__What is needed__
Lines in the listing below that hold "preventDefault" are the ones to copy.

__Data extracts__
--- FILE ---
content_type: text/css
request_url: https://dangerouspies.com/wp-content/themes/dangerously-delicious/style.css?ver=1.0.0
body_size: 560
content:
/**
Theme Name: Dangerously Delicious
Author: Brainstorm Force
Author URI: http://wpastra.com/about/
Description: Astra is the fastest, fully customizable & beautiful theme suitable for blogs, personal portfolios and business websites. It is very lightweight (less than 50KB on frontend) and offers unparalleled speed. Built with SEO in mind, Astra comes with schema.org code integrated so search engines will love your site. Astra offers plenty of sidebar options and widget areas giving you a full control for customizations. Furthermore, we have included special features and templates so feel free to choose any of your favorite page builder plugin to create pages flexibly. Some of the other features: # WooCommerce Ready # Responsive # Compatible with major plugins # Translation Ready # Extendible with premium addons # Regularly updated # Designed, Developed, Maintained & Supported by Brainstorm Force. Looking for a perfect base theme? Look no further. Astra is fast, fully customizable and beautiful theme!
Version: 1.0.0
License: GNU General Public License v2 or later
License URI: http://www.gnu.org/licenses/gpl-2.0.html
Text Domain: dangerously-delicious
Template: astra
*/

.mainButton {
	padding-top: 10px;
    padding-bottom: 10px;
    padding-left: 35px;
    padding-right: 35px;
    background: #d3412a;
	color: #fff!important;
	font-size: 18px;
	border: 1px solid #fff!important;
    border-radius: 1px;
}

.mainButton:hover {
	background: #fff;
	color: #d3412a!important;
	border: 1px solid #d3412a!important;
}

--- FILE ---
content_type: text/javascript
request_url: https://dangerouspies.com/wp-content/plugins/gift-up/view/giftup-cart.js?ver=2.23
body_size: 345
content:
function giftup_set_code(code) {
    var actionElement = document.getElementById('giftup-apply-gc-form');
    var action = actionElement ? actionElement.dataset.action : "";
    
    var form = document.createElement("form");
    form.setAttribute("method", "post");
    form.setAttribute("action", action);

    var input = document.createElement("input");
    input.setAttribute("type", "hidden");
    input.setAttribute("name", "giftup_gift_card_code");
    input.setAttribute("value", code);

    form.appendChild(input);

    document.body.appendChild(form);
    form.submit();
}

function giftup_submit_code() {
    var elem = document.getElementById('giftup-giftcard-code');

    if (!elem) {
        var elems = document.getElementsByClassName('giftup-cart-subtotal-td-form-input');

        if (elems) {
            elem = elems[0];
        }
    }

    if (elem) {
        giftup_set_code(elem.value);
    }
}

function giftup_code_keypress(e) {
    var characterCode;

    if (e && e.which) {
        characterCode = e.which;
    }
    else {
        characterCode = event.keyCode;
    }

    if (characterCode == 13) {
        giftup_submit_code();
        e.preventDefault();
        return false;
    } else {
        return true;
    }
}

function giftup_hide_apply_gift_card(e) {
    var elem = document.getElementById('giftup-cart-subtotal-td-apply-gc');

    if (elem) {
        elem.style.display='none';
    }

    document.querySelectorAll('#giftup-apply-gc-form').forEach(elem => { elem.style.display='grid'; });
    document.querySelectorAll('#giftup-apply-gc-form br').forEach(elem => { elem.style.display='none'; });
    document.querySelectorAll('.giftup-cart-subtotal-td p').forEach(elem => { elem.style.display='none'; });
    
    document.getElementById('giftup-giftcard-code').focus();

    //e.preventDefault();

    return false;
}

==

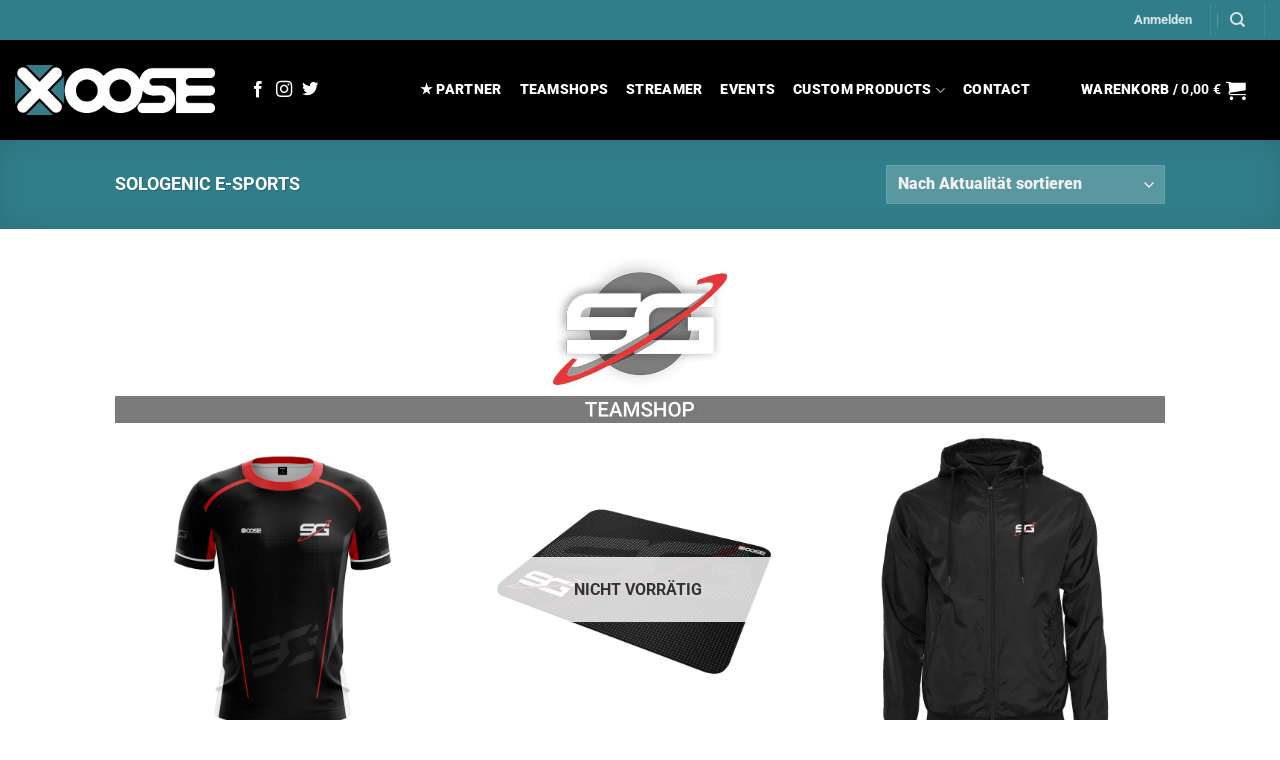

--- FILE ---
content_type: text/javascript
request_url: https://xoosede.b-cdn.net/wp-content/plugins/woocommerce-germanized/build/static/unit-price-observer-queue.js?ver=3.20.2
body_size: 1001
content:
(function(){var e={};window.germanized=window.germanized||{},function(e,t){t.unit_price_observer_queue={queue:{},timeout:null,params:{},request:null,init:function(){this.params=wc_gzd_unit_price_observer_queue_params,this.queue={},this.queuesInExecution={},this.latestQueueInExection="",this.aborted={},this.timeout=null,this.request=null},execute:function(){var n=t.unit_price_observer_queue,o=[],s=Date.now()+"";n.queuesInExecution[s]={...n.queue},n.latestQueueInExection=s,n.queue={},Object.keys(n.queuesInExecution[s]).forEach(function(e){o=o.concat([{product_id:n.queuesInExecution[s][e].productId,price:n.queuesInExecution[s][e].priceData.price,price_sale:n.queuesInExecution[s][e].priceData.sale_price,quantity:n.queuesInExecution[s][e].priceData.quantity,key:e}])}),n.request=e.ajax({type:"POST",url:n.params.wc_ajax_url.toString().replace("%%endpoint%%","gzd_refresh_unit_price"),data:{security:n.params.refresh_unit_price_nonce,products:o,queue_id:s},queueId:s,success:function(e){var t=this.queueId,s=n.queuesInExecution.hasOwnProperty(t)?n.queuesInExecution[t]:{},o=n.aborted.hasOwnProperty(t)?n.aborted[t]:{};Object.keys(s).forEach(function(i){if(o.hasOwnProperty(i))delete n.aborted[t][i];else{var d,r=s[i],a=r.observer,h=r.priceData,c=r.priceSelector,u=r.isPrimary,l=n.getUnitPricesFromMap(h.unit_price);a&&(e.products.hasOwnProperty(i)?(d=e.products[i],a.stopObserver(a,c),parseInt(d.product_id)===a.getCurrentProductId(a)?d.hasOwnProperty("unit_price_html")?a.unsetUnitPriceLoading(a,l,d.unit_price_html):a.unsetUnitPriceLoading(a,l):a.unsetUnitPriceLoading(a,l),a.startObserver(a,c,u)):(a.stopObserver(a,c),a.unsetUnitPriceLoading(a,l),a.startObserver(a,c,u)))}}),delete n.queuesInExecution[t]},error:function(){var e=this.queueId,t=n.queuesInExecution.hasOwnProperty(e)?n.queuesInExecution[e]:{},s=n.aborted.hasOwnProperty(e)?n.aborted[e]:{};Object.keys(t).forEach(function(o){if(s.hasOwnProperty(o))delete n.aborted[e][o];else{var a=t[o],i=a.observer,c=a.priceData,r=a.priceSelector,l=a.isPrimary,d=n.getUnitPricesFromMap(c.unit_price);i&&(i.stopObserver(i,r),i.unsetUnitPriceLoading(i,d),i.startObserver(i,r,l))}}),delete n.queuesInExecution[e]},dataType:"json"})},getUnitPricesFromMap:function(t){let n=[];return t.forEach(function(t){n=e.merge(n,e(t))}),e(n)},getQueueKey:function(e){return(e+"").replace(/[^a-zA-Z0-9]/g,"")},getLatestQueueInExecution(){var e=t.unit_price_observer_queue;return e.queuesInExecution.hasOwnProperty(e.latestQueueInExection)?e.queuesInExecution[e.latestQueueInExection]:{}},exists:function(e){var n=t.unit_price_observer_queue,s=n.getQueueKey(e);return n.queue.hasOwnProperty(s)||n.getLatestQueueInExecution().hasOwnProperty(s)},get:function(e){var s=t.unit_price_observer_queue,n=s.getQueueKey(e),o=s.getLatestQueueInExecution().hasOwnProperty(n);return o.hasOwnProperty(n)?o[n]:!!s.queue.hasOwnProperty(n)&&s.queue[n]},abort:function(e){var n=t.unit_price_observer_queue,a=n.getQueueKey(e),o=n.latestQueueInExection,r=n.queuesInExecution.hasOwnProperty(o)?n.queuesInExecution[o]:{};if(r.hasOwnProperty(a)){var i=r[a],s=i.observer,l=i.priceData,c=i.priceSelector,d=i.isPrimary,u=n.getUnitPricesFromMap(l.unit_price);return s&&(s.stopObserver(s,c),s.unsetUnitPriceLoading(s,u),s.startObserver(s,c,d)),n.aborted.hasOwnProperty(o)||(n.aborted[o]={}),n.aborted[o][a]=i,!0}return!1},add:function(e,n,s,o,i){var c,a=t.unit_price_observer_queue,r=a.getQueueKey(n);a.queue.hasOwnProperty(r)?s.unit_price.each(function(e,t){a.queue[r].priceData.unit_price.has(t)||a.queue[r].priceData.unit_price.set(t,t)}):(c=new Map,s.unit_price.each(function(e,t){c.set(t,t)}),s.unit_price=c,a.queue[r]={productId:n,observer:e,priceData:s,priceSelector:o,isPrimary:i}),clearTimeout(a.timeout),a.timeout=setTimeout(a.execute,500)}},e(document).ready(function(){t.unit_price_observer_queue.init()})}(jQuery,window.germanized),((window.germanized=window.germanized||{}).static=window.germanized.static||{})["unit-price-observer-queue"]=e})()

__Written answer__
        e.preventDefault();
    //e.preventDefault();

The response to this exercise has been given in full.